The Ghanaian fintech startup provides medium and small firms with digital recordkeeping tools which include embedded financing products.
Cathay AfricInvest Innovation Fund, Savannah Capital, and other unnamed angel investors participated in the startup’s latest funding round, which was led by European early-stage VC Speedinvest.
This development comes after OZÉ received $700,000 seed funding last year.
Several other startups that provide finance, bookkeeping tools, and an operating system to handle small and medium businesses’ operations have grown dramatically in the last 18 months. Some of them are Kippa, Bumpa, and Sabi Cash.
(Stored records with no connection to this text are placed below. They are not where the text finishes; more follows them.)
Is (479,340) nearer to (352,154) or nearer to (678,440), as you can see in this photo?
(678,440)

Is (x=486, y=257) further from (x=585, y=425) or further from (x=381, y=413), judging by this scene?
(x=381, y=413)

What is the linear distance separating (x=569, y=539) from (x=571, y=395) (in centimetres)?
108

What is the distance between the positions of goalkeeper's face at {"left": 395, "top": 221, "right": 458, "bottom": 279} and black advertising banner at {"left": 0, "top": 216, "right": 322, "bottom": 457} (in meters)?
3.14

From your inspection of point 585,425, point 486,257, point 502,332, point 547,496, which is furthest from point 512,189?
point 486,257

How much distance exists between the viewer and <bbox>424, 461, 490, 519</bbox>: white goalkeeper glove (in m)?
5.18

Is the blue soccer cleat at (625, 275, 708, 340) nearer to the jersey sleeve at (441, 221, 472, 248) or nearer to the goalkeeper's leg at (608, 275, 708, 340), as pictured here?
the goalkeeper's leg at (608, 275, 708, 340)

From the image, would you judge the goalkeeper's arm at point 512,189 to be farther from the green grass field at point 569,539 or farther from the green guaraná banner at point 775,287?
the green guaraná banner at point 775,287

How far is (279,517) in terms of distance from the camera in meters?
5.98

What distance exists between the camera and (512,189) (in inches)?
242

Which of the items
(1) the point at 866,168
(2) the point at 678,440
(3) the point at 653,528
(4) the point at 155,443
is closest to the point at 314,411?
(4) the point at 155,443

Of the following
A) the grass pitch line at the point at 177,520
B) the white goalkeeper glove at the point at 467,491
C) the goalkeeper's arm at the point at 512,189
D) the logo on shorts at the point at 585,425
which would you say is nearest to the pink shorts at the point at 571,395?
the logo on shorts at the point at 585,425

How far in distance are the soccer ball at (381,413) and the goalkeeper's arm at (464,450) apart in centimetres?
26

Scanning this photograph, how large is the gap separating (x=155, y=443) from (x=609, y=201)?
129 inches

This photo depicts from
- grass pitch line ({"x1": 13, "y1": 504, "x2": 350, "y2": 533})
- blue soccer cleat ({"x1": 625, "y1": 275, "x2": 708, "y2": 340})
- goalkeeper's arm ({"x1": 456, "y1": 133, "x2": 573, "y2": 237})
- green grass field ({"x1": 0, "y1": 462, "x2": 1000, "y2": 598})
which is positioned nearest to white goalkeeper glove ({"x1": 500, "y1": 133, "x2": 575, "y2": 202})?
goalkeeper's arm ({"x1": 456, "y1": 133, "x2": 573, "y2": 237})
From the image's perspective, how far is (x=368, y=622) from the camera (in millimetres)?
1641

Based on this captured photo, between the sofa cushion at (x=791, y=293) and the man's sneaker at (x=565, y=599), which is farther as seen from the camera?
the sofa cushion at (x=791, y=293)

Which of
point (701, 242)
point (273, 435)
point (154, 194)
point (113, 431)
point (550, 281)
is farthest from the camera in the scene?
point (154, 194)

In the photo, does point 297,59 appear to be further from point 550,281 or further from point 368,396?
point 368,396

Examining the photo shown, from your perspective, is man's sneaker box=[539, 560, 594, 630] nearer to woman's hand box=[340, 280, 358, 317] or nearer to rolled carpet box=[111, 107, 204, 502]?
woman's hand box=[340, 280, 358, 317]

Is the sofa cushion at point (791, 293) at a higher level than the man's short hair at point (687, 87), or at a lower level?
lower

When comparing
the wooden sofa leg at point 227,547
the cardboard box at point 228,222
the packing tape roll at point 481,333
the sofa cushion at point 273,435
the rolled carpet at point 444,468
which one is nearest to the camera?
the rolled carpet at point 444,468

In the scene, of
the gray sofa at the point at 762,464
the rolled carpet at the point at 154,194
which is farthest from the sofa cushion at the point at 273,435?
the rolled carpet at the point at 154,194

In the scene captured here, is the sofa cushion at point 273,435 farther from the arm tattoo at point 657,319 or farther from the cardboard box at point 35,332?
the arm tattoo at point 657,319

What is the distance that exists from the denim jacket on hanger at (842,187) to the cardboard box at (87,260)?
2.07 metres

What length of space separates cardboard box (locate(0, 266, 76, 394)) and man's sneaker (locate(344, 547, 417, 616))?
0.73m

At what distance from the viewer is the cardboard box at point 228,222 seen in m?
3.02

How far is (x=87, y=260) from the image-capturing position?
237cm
Following a series of visits around Africa by McCormick, who observed the issues small businesses confront and their critical need for financial and recordkeeping tools to grow, CEO Meghan McCormick and chief operating officer Dave Emnett founded OZÉ in 2018.
OZÉ business software assists medium and small enterprises in keeping track of revenues, expenses, payables, receivables, and client information.
This information is evaluated to give organizations customized recommendations, reports, daily business tips, monthly business seminars, and on-demand access to a business coach.
OZÉ gathers performance and behavioural data based on how businesses use the platform, which it uses to identify credit risks and develop alternative credit scores.
The company collaborates with financial institutions (banks and fintechs) to provide loans to businesses in need.
“Loans made using the platform can be collateral-free, larger, and paid back over a longer-term without raising risk,” the company stated in a statement.
Credit and recordkeeping services are provided by similar systems, but McCormick swiftly points out what sets her organization apart.
“I believe that the close integration between record keeping, credit, and now payments are significant competitive features in terms of the business model that we can operate.”
“And it sets off a flywheel in a manner that simply being a record keeper and firm or simply being a digital lender wouldn’t,” the CEO explained.
“The majority of small firms are aware that they should retain records. However, retaining any records, digital or not, is a change in behavior. As a result, we’ve put a solid behavioural science foundation inside our software to help OZÉ become habit-forming.”
Because of OZÉ’s position as a coach, partner, and advisor to the businesses on its platform, they have access to a network of other business owners with whom they may learn, grow, and do business.
She explained that the platform is attempting to implement the concept of making accounting social.
On the credit side, OZÉ can use cash-based performance data from businesses to provide better loans by gaining psychological insight into automatically recorded transactions.
The number of active monthly users on OZÉ increased by 1,200 percent last year. From Q3 to Q4 of 2021, the number of loans given on the platform climbed by 200 percent, according to the business.
According to OZÉ, 97 percent of business owners who use the platform have growing, successful, or both businesses.
Following its recent fundraising, OZÉ will expand its team, attract more clients, deepen its foothold in Ghana and Nigeria, and initiate development plans into new African markets, according to McCormick.